Assignment: Starting with the line that contains "New Zealand, site", copy every line through the end of the data below, exactly and with nothing added.

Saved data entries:
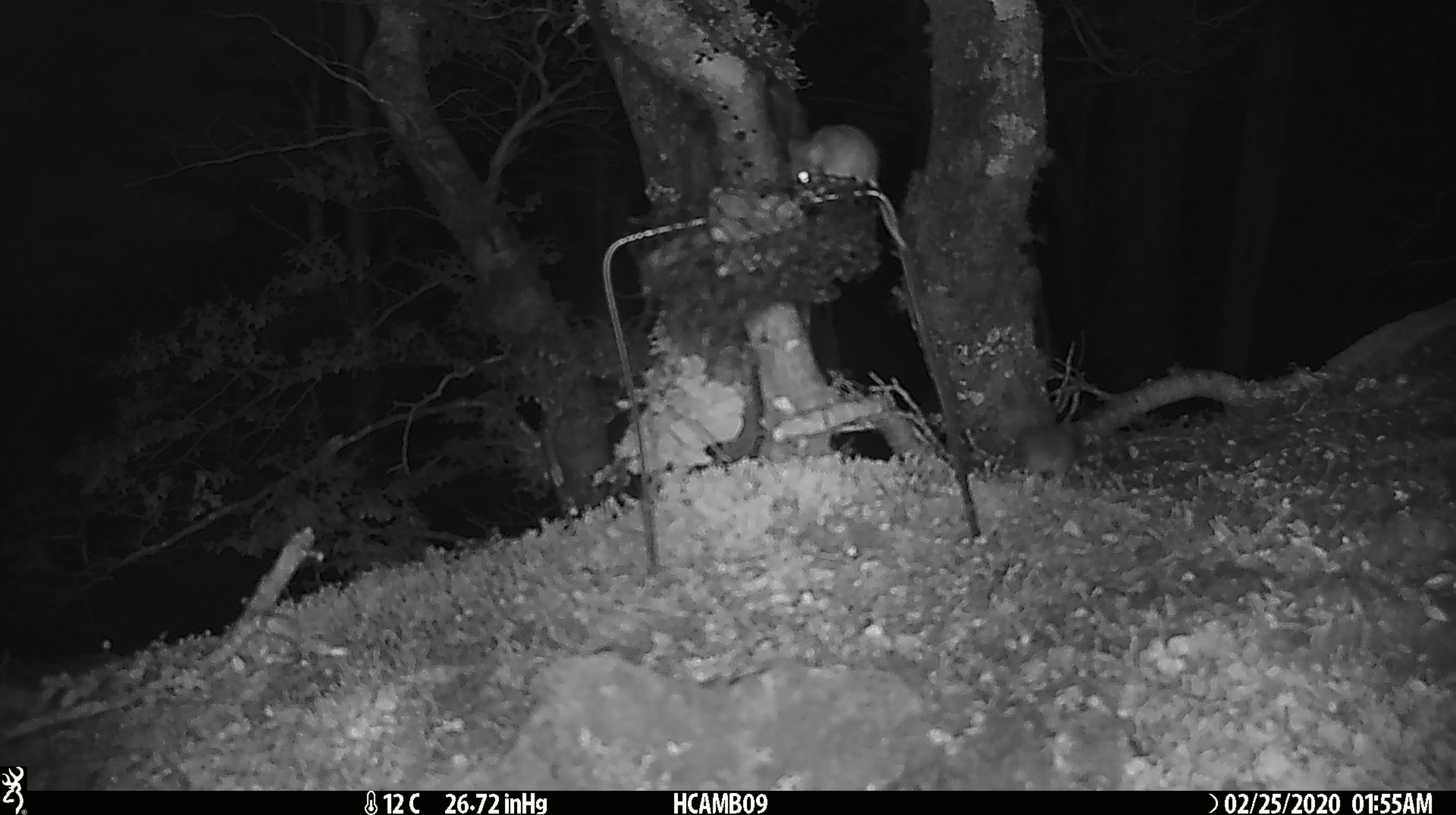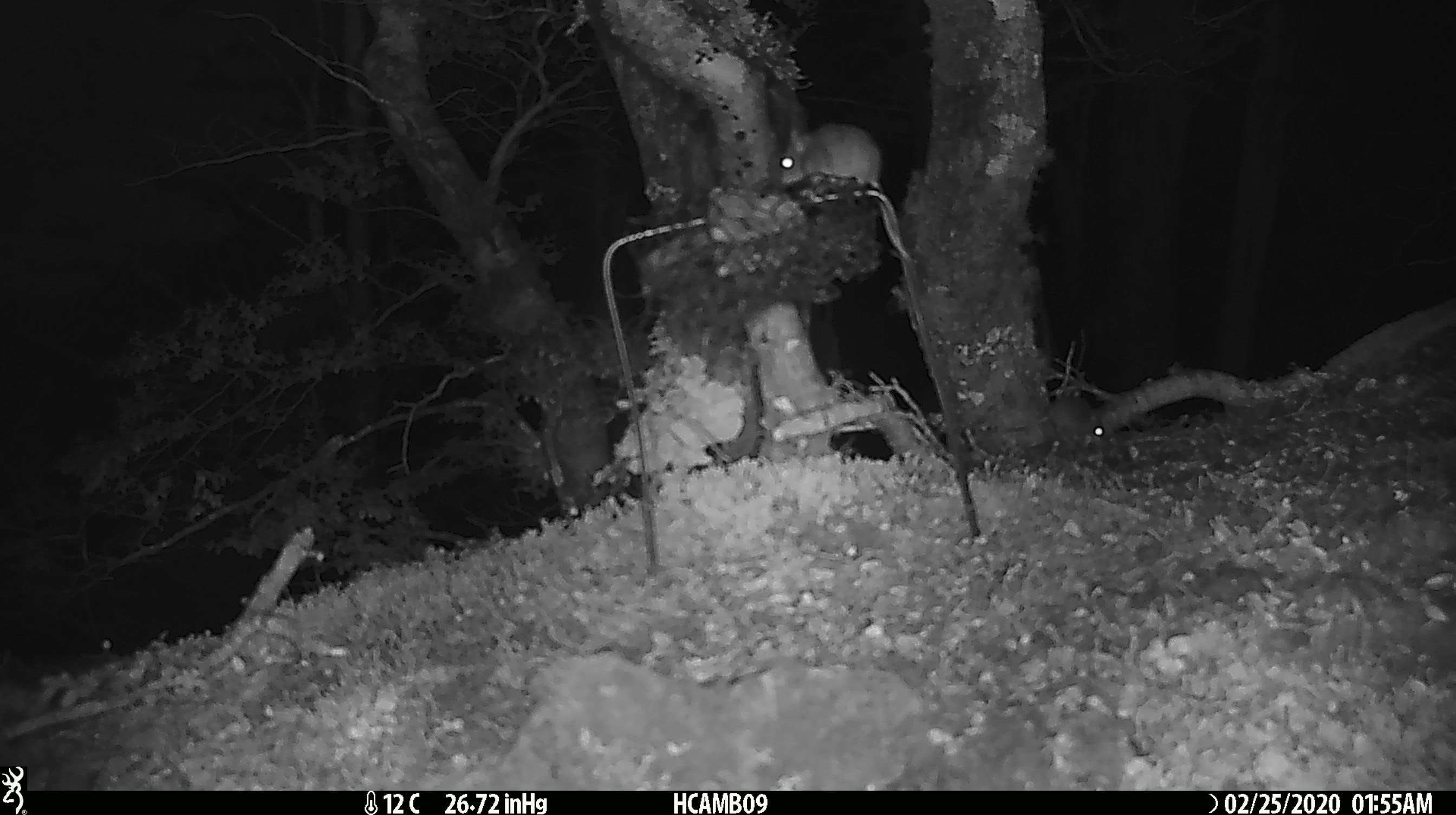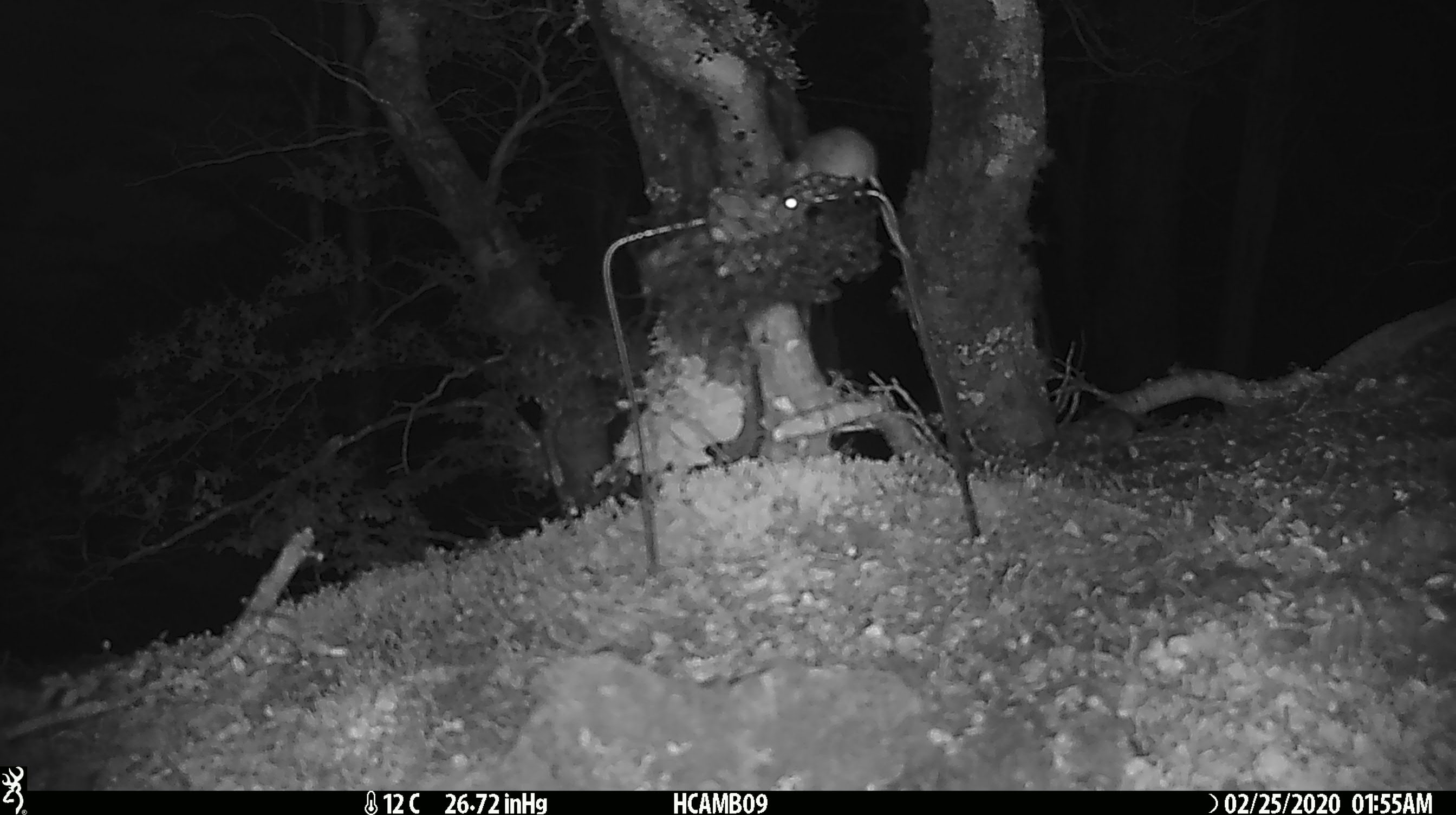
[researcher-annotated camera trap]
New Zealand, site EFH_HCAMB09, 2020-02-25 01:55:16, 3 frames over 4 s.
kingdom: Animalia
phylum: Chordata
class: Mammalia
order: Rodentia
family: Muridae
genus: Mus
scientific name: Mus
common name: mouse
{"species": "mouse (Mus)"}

Your solution:
New Zealand, site EFH_HCAMB09, 2020-02-25 01:55:16, 3 frames over 4 s.
kingdom: Animalia
phylum: Chordata
class: Mammalia
order: Rodentia
family: Muridae
genus: Mus
scientific name: Mus
common name: mouse
{"species": "mouse (Mus)"}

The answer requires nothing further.